Lat Phrao Intersection (ห้าแยกลาดพร้าว, /th/, ha yaek meaning 'five-way junction') is a major road junction in Chatuchak District of the Thai capital Bangkok. It is where Phahonyothin and Vibhavadi Rangsit roads—the city's two main northward highways—cross each other, and is also the beginning of Lat Phrao Road, which leads eastward through its highly populated suburbs. The junction carries the second-highest amount of road traffic in the city.
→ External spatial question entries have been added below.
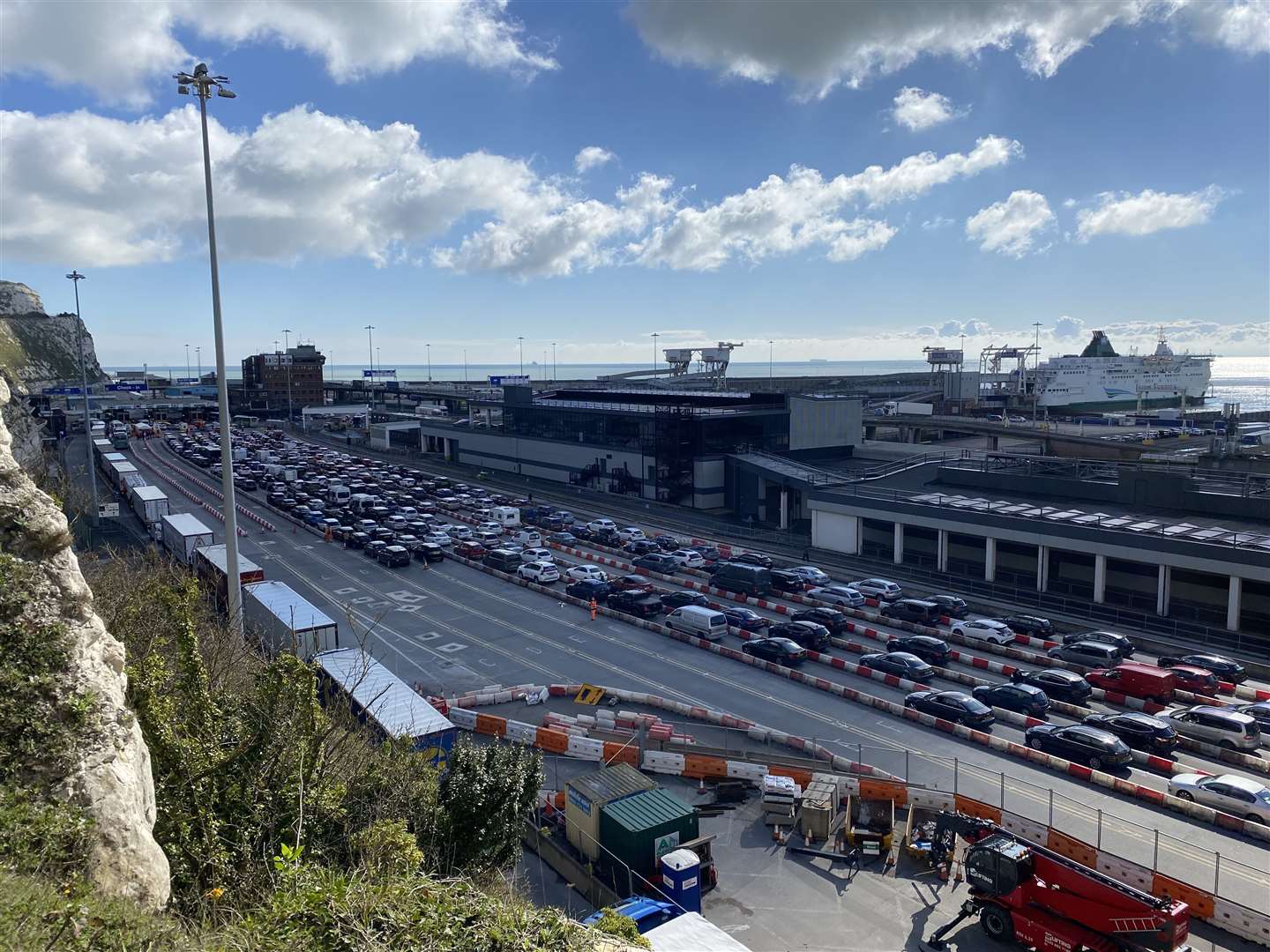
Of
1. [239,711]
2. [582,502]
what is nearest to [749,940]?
[239,711]

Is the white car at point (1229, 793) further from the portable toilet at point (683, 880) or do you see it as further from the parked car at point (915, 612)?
the parked car at point (915, 612)

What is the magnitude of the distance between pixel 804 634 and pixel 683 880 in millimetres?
14833

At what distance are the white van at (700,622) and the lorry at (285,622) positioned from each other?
11.9 metres

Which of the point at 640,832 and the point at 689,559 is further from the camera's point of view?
the point at 689,559

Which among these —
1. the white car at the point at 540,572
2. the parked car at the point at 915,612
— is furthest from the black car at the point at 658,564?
the parked car at the point at 915,612

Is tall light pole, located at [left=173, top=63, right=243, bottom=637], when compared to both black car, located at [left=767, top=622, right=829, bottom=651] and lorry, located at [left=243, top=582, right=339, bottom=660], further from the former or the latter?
black car, located at [left=767, top=622, right=829, bottom=651]

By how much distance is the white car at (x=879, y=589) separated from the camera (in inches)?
1280

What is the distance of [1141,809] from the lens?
16.6m

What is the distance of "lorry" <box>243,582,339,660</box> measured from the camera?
2125cm

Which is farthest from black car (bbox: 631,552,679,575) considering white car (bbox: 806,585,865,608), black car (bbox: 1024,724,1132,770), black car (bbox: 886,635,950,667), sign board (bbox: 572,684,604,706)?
black car (bbox: 1024,724,1132,770)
As a five-way junction with multiple flyovers, some directions of traffic must follow complicated routes through the junction. The elevated Don Mueang Tollway runs above the flyovers carrying Vibhavadi Rangsit Road, and the northward extension of the BTS Skytrain's Sukhumvit Line, opened in 2019, soars above as a third level of elevated infrastructure. The BTS's Ha Yaek Lat Phrao station serves the area, as does the Phahon Yothin station of the underground MRT Blue Line.

The neighbourhood around the intersection is home to numerous shops, retail centres and commercial offices. With the opening of the BTS extension, numerous condominium towers have also risen in the area. Directly west of the intersection lies the extensive green spaces of the coterminous Chatuchak, Wachirabenchathat and Queen Sirikit parks, the largest in the city. The CentralPlaza Lardprao and Union Mall shopping malls occupy the junction's northern and eastern corners, while many office towers are located in its southern corner.

In January 2014, the political protest group the People's Democratic Reform Committee occupied the intersection for anti-government protests in the course of the 2013–2014 Thai political crisis. In May 2018, the Bangkok Metropolitan Administration began cracking down on street vendors around the intersection in an effort of urban tidying.